## TASK ITEM:
Write out every record exactly as it appears. Skip the pictures.

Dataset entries
══════════════════════════════

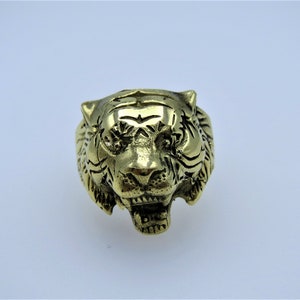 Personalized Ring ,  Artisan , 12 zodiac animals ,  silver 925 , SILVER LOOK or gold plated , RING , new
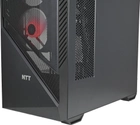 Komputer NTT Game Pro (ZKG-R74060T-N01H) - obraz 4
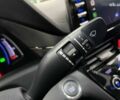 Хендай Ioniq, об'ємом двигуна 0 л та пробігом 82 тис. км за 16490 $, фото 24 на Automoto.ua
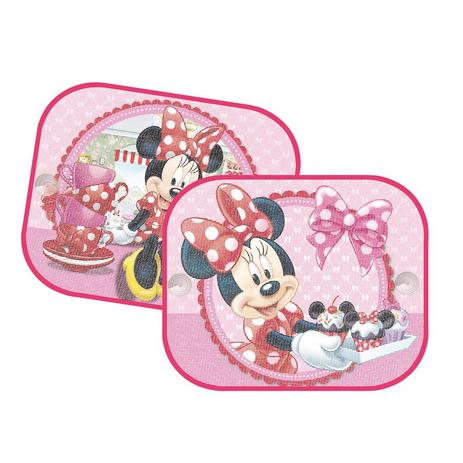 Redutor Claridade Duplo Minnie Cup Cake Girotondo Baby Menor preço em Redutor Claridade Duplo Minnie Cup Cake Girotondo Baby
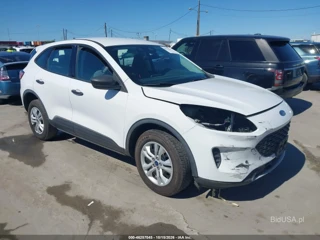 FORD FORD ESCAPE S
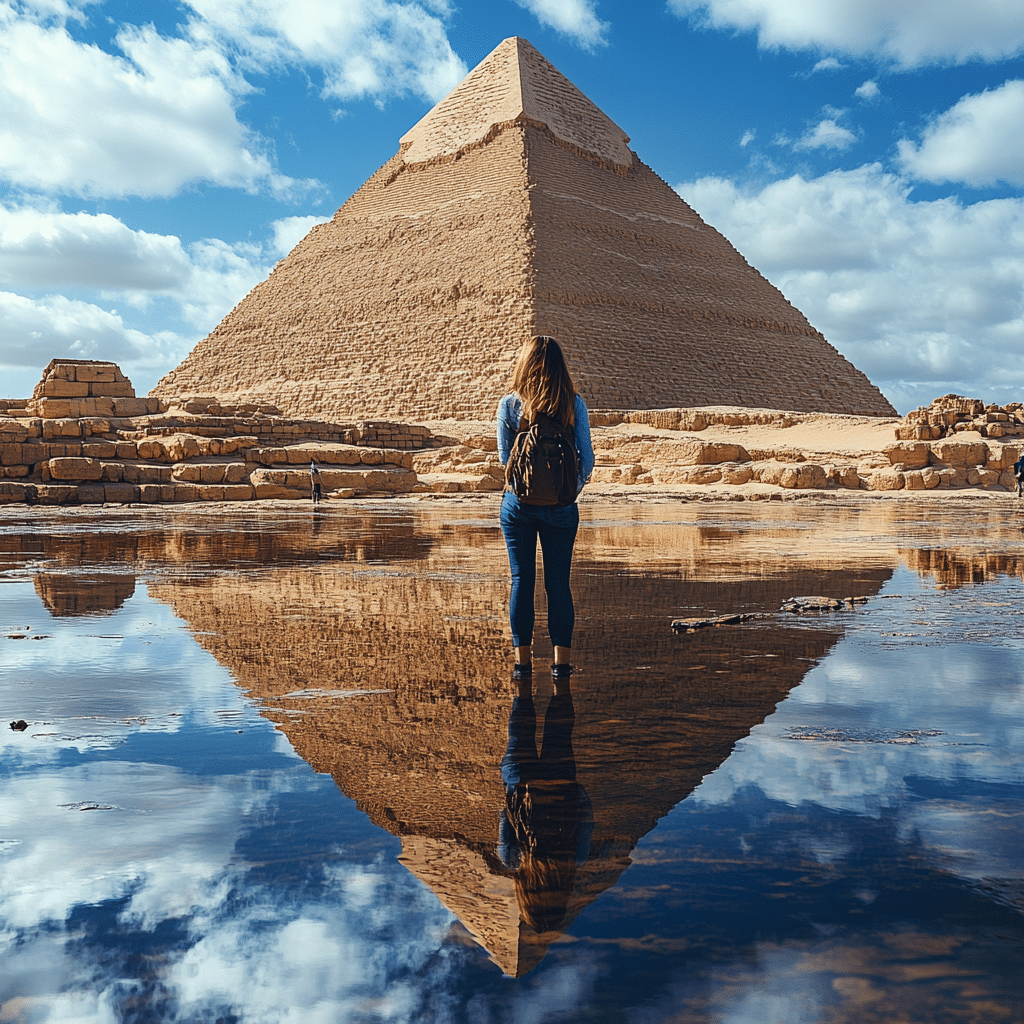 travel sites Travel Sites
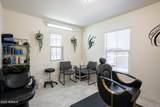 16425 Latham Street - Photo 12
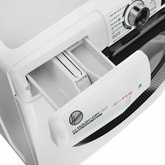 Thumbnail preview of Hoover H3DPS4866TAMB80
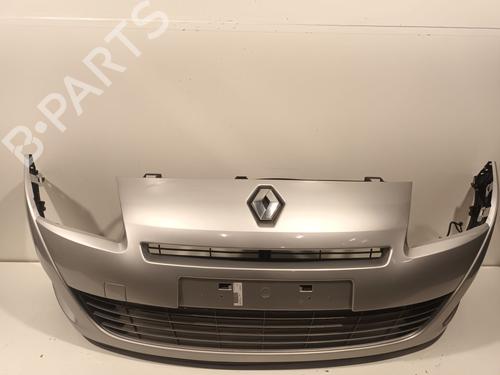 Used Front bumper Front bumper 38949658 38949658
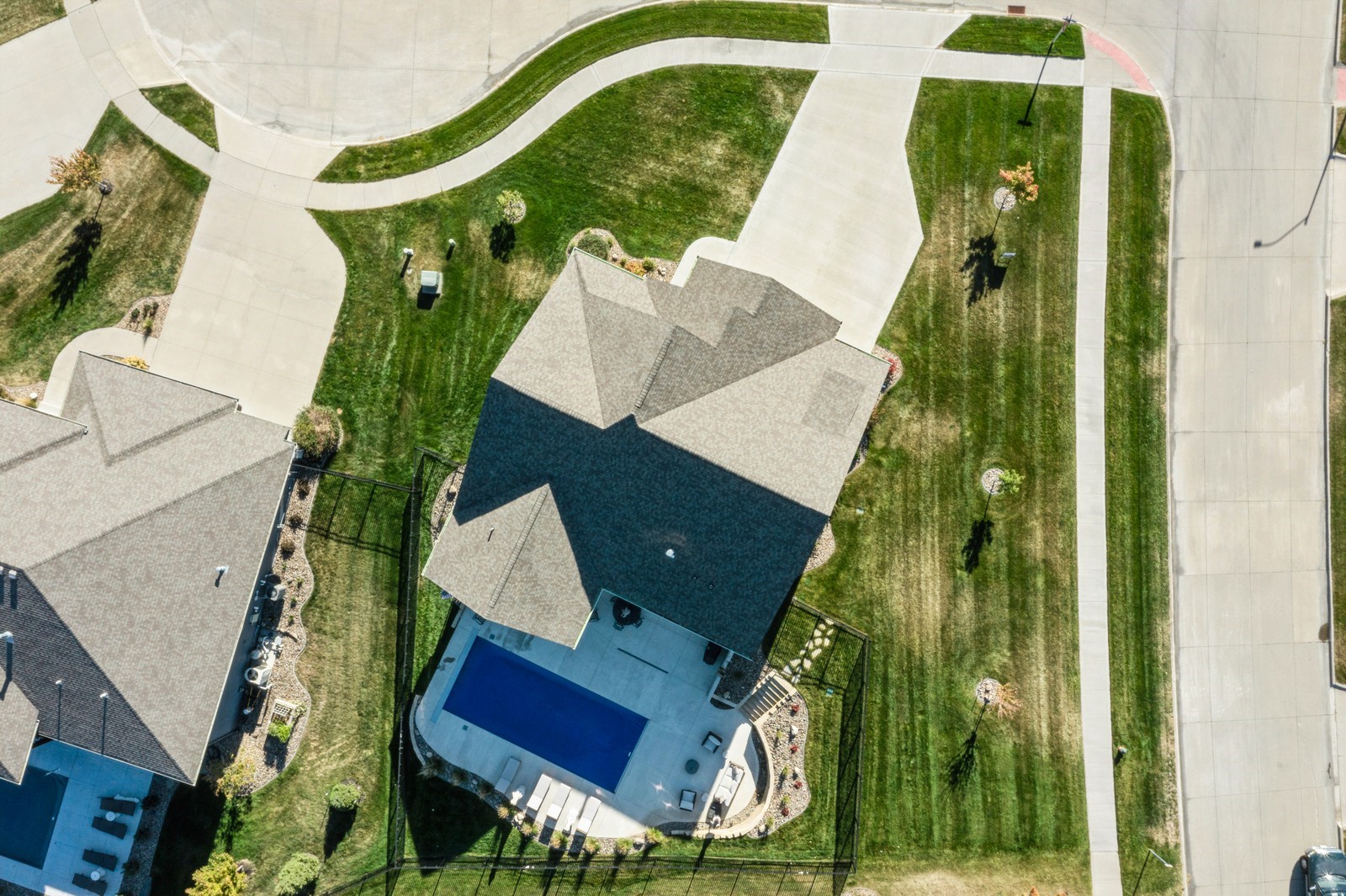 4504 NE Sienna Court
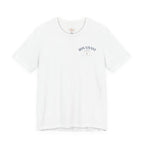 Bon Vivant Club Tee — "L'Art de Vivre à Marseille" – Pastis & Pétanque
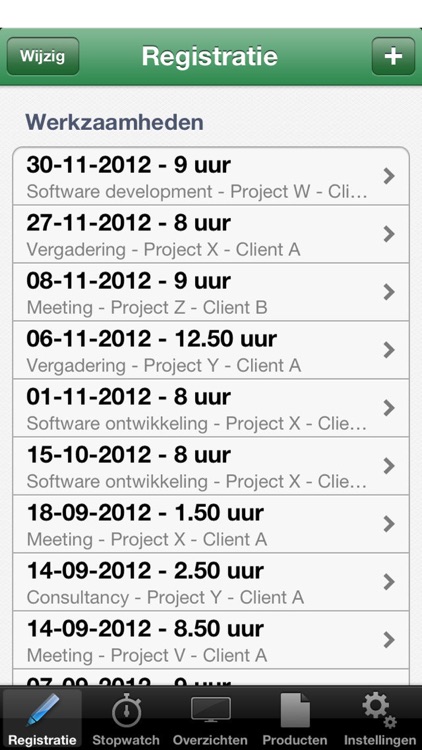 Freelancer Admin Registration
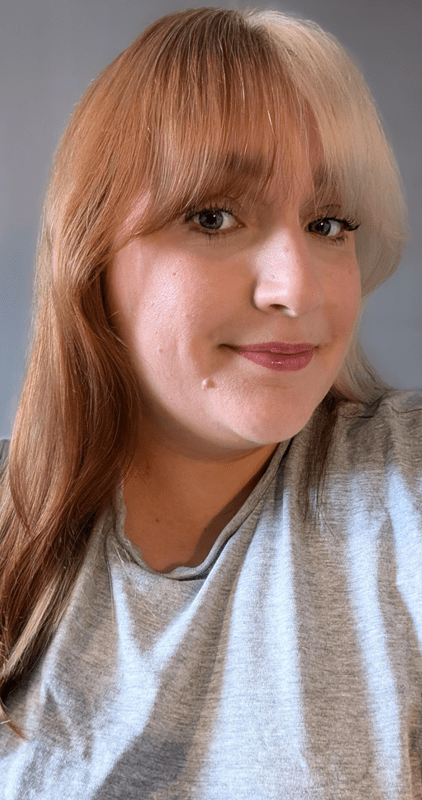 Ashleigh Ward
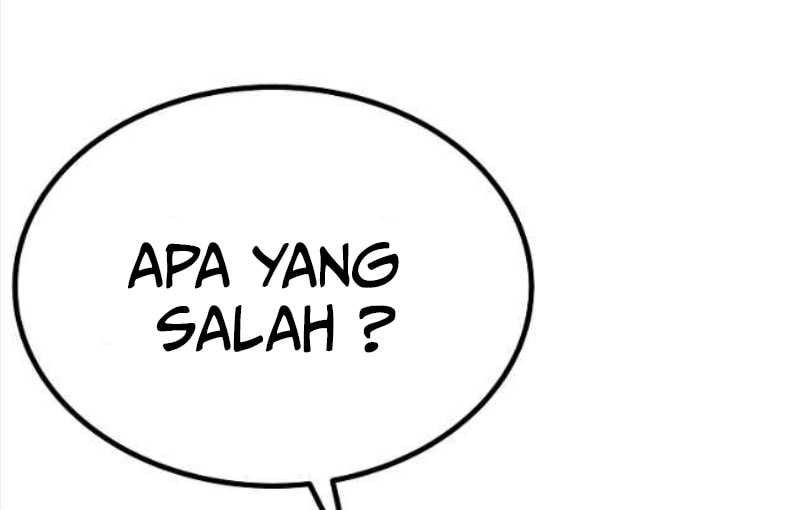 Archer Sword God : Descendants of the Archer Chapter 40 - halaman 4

══════════════════════════════

## ANSWER:
 Personalized Ring ,  Artisan , 12 zodiac animals ,  silver 925 , SILVER LOOK or gold plated , RING , new
 Komputer NTT Game Pro (ZKG-R74060T-N01H) - obraz 4
 Хендай Ioniq, об'ємом двигуна 0 л та пробігом 82 тис. км за 16490 $, фото 24 на Automoto.ua
 Redutor Claridade Duplo Minnie Cup Cake Girotondo Baby Menor preço em Redutor Claridade Duplo Minnie Cup Cake Girotondo Baby
 FORD FORD ESCAPE S
 travel sites Travel Sites
 16425 Latham Street - Photo 12
 Thumbnail preview of Hoover H3DPS4866TAMB80
 Used Front bumper Front bumper 38949658 38949658
 4504 NE Sienna Court
 Bon Vivant Club Tee — "L'Art de Vivre à Marseille" – Pastis & Pétanque
 Freelancer Admin Registration
 Ashleigh Ward
 Archer Sword God : Descendants of the Archer Chapter 40 - halaman 4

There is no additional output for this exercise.